EXERCISE TASK
Can you put every line of the records below into a JSON list of strings, one string per line, skipping blank lines and the picture lines?

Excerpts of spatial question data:
+ + + + +

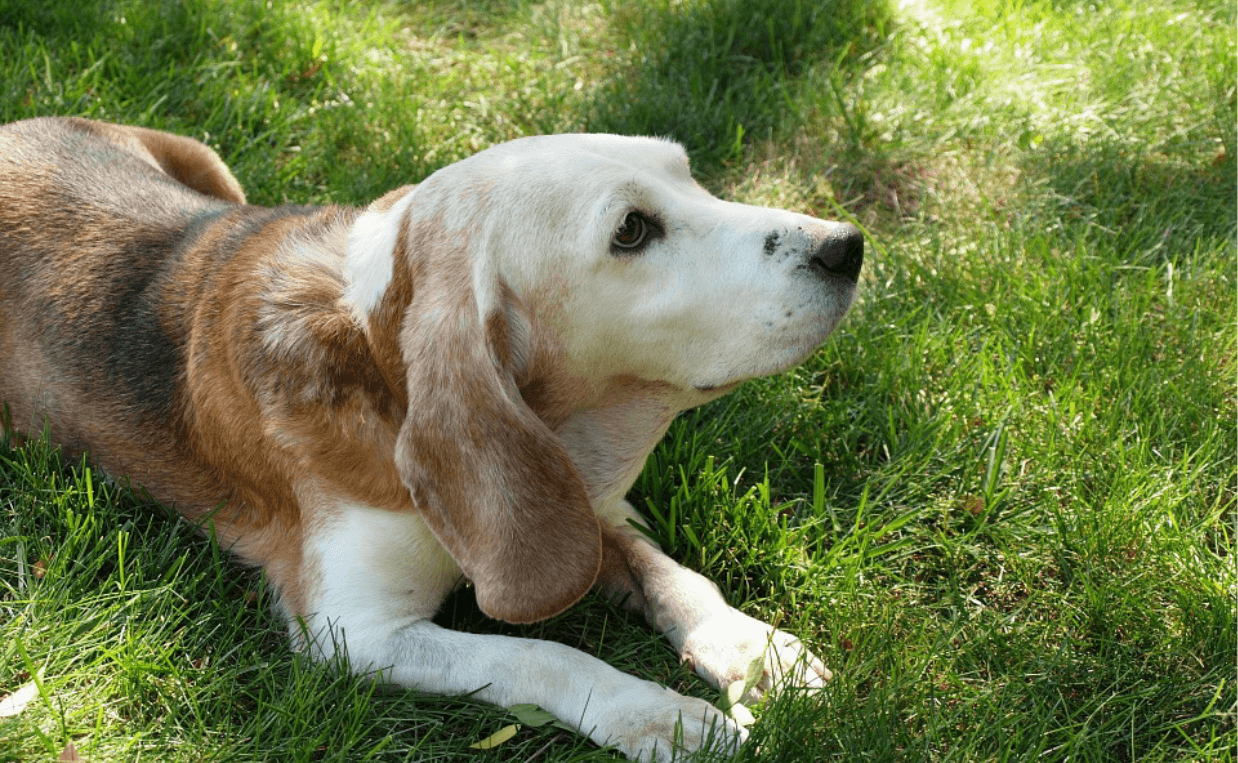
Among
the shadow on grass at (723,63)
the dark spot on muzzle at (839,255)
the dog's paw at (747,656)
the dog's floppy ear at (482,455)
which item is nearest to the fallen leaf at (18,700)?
the dog's floppy ear at (482,455)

+ + + + +

TASK RESPONSE
[
  "Among",
  "the shadow on grass at (723,63)",
  "the dark spot on muzzle at (839,255)",
  "the dog's paw at (747,656)",
  "the dog's floppy ear at (482,455)",
  "which item is nearest to the fallen leaf at (18,700)?",
  "the dog's floppy ear at (482,455)"
]